Nas licenciaturas, as disciplinas de educação são obrigatórias. As aulas, nessas matérias, se baseiam na leitura de longos textos, escritos por pedagogos renomados. Logo, tive a chance de presenciar ocasiões em que os acadêmicos de exatas eram solicitados a lerem alguns trechos de livros, em voz alta, ou a escreverem suas opiniões sobre determinados assuntos. Esses alunos apresentavam dificuldades tão severas, na leitura dos textos, que, em certos momentos, a própria docente se mostrava embaraçada (embora procurasse disfarçar a surpresa). Os futuros licenciados também evitavam, ao máximo, escrever qualquer coisa, e o que produziam era próximo de um amontoado de frases desconexas. Aos poucos, ficavam nítidas suas limitações em comunicação e expressão. E, com o passar do tempo, reuni um número significativo de episódios que deixavam entrever os reflexos dessas limitações, quando o estudante  de exatas passava a lecionar nas escolas de nível médio. Lecionar é se comunicar. Portanto, limitações na capacidade de se comunicar afetam diretamente a qualidade das aulas. O caso mais ilustrativo foi o de uma aluna de licenciatura, que procurou seu professor em busca de auxílio na resolução de uma equação diferencial. O professor começou dizendo, "você monta a equação e...". Silêncio. Houve uma pausa que se alongou mais do que o necessário. Não havia um quadro branco por perto. Não havia uma folha de papel próxima. "... E só resolve a equação". Nada mais disse. Ele não conseguia se expressar em palavras. Não surpreende, portanto, a grande safra de professores de exatas que entram na sala, copiam tudo o que está numa folha diretamente no quadro, lêem o que acabaram de escrever, e vão embora. As dificuldades de comunicação também podem ser verificadas nos autores de livros didáticos. Os trechos de prosa que não contêm fórmulas são escassos, pouco esclarecedores, e, em alguns casos, escritos de maneira canhestra.

Há casos em que a falta de base deixa de ser uma desculpa viável para o baixo rendimento em ciências exatas. O matemático Don Cohen é autor de inúmeros livros de Matemática, entre eles Calculus By and For Young People, em que o autor descreve um projeto inovador – ensinar cálculo diferencial e integral a crianças a partir de 7 anos de idade. Obviamente, trata-se de alunos que dominam apenas os rudimentos de aritmética e álgebra, e, portanto, se enquadram bem no que os professores costumam definir como “aluno do ensino médio sem base”. Os resultados com essas crianças são bastante animadores, e lançam dúvidas sobre a legendária dificuldade das ciências exatas.

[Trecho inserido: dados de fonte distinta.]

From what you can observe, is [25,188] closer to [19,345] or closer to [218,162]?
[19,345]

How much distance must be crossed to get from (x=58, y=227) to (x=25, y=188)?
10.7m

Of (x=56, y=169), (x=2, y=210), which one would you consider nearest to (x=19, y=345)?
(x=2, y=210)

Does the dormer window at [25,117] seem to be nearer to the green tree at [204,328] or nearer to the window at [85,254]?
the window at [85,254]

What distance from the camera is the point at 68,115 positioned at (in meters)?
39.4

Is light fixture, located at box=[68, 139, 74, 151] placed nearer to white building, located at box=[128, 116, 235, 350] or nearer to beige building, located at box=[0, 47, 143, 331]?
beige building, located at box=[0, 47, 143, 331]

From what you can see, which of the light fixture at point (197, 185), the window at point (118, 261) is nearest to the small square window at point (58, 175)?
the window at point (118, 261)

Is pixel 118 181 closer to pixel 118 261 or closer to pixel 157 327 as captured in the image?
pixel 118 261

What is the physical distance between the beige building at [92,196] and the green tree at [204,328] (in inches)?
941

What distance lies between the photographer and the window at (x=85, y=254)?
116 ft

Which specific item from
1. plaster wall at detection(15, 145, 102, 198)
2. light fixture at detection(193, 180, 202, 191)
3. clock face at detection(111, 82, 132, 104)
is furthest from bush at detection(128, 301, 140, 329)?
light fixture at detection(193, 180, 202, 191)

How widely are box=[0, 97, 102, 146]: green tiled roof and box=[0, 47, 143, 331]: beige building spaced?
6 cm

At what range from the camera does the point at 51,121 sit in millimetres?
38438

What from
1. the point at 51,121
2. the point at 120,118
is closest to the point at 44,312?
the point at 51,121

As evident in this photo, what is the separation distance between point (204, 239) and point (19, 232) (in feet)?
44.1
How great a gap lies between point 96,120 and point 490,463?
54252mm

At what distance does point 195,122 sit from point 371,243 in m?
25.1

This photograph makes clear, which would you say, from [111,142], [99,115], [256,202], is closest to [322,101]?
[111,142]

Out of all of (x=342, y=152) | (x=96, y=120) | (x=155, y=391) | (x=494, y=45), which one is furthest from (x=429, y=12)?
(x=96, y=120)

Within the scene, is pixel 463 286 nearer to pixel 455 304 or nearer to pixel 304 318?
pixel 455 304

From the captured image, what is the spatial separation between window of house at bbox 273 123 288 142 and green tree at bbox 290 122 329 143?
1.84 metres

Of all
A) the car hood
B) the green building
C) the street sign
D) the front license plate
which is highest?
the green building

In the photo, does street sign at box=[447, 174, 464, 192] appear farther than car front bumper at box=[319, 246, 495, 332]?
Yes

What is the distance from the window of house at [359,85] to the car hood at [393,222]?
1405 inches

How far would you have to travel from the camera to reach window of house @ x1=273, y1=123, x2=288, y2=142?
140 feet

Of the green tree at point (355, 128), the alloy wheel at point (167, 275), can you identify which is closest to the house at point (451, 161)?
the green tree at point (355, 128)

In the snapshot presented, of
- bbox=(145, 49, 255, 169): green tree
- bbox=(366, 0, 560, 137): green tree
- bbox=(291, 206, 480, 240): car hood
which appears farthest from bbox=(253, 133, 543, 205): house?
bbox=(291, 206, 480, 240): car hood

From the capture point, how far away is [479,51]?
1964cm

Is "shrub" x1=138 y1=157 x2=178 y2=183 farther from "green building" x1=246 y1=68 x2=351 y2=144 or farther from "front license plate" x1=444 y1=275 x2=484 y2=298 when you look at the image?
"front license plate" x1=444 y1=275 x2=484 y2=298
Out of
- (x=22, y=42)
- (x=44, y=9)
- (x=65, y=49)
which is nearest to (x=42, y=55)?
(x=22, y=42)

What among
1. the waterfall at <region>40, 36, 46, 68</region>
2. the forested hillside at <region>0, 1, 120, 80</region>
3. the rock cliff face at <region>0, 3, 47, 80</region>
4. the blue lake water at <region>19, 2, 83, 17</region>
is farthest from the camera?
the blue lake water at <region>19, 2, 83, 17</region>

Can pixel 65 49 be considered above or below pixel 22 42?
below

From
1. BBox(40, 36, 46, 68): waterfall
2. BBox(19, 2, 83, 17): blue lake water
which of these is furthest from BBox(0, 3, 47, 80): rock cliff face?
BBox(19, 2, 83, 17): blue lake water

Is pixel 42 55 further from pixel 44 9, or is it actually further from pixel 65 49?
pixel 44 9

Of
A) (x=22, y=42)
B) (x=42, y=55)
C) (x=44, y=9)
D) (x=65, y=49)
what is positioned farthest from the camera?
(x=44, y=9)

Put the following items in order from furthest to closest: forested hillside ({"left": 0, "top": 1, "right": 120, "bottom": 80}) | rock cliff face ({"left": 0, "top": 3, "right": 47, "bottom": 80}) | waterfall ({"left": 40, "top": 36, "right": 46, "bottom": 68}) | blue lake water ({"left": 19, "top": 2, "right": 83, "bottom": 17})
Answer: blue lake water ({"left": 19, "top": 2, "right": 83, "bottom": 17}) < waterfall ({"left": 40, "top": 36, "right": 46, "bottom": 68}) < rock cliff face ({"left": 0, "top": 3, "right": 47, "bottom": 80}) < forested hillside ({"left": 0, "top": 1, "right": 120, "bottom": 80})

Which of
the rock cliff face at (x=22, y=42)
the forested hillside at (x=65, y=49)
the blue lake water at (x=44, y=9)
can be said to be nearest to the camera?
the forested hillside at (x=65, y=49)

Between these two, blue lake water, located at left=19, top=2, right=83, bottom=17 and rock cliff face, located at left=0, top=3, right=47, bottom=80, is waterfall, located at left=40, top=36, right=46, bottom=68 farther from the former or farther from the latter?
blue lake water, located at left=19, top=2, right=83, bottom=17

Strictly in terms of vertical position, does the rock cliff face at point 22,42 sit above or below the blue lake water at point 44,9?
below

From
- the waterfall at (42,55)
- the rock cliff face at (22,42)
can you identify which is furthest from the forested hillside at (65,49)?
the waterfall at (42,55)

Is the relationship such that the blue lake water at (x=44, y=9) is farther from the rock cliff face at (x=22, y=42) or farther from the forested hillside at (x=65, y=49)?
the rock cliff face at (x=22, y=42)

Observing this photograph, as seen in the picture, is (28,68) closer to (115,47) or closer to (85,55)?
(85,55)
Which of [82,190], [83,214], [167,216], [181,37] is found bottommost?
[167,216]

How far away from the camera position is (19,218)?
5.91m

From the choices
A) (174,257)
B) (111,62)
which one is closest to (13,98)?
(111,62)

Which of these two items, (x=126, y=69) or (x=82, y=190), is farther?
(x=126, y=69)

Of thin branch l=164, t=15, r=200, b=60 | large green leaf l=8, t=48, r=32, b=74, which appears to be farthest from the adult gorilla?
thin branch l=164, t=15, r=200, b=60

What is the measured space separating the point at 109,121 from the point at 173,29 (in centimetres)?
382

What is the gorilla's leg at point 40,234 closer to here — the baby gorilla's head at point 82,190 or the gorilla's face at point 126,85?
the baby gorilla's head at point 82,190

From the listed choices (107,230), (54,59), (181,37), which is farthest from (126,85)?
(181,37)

A filosofia adotada por Cohen é a de que os assuntos não são realmente difíceis; a linguagem escolhida é que não tem sido a melhor. A opinião é a mesma do grupo japonês Transnational College of LEX, uma equipe especializada em línguas e idiomas, que segue a premissa de que a linguagem usada por um escritor é tão ou mais importante do que a mensagem a ser transmitida. Para provar sua tese, o grupo lançou 3 livros que rapidamente se tornaram best-sellers em seus respectivos campos – um livro de matemática (Who Is Fourier?, sobre séries de Fourier), um livro de física (What is Quantum Mechanics?, sobre mecânica quântica), e um livro de biologia (What is DNA?, sobre genética). Vale ressaltar que essas não são obras de divulgação científica – todo o formalismo matemático se faz presente, tanto no texto de matemática quanto no de física (What is Quantum Mechanics? chegou a receber elogios de professores de Harvard e do MIT). A diferença é que cada uma das demonstrações matemáticas é exaustivamente explicada através de textos fartos e claros, sem o uso abusivo de jargão técnico. São, portanto, exemplos de que o deslumbramento, a cultura da dificuldade e as limitações nas habilidades comunicativas podem ser explicações mais plausíveis para o fracasso recorrente no aprendizado de ciências exatas.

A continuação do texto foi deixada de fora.